Why aren’t millennials investing?

Millennials investing seems to be a scarcity in this decade, but it doesn’t mean they shouldn’t. So what’s the problem? Why aren’t we millennials investing more?

I can’t speak for everyone, but I know personally, my top reasons for not investing in earlier years are as follows:

 

  • Lack of funds. When I first graduated college in 2009, I was feeling the recession along with many other freshly graduated college students.
  • Lack of knowledge. I never felt confidently enough to invest. I thought the risk was much too large and that the return would reflect this.
  • Lack of skill. I did not create a steady budget for myself nor did I have any type of savings. My personal finance skills were nonexistent.

Over the years, I’ve educated myself and learned the importance of investing. I’ve also improved my personal finances by taking the time to grow my savings and seek out financial opportunities. But, despite the improvement of the economy over the years, the rate of millennials investing is still low. Why is this?

Various studies show similar reasons as mentioned above as to why the amount of individuals that dedicate time to invest is lower than in previous generations. If parents were not encouraging or enforcing the investing, it seems to have rarely happened on its own. Or rather, it takes longer for it to happen on its own.

We need answers.

While this age group tends to be stereotyped as self-centered and entitled folk who are focused on instant gratification and all things digital, these studies portray a different (and more accurate) light. In addition to simply a lack of investing confidence, Merrill Lynch’s Private Banking and Investment Group’s survey on millennials and money shows that this generation is very careful in making investment choices. They want to be “shown the math.”

We want more control.

Merrill Lynch’s survey also found that trust is a big issue for millennials investing. In fact, 72% of the 153 young Americans surveyed stated that they are “self-directed in their investing.” We’d rather be the ones making the decisions than having an adviser we don’t trust working with our cash. We want to invest with people or resources we personally trust rather than just any certified professional.

We’re more conservative (when it comes to investing).

Millennials, in terms of money, have been compared to post-Great Depression era. We not only watched what happened to our parents in the early 2000’s due to the stock market crash and recession, many of us experienced it ourselves after college. Jobs were harder to come by, and therefore, our focus has shifted. We are just as concerned about our parents and their future as  they are with us. UBS Investment Bank’s 2014 survey confirms this notion. We do our research and are much less willing to take high risks with our money. Although high risk investments do often yield high returns, we are typically holding more than half of our assets in cash, according to the research.

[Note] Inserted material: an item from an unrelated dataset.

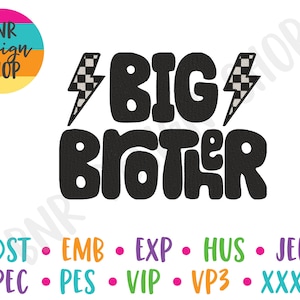 Big Brother Embroidery Design for Boys, Brother Embroidery Design for Kids, Big Brother Little Brother, Kids Embroidery Patterns for Kids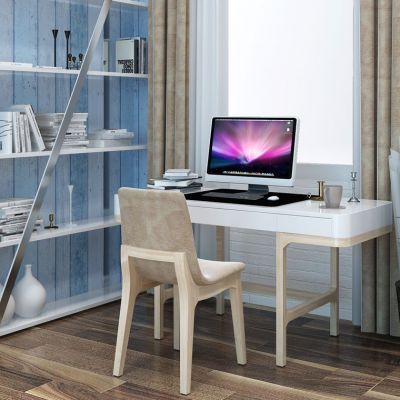 现代风格写字台书桌图纸垃圾篓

Surprisingly, the results of these surveys show that it is more about being careful and not as much about student debt. We are still feeling the effects of the financial crisis, and this generation needs more education on the topic in order to confidently create a diversified financial portfolio. Millennials tend to have more short-term investments instead of long-term, and we also tend to care more about life experiences than substantial wealth.

The good news is that there are more online tools and resources to help educate and guide millennials on investing. WiseBanyan and Acorns are just a couple of examples of investing sites to get a beginner started. Additionally, if nothing else, young Americans should at least focus on a retirement account as their form of investing, whether it be a workplace 401(k) plan or a Roth IRA.

Knowing the importance of investing is the first step in this process, and it’s one that we need to know we can truly benefit from with the right tools and knowledge.

Are you a millennial who invests? What routes do you take?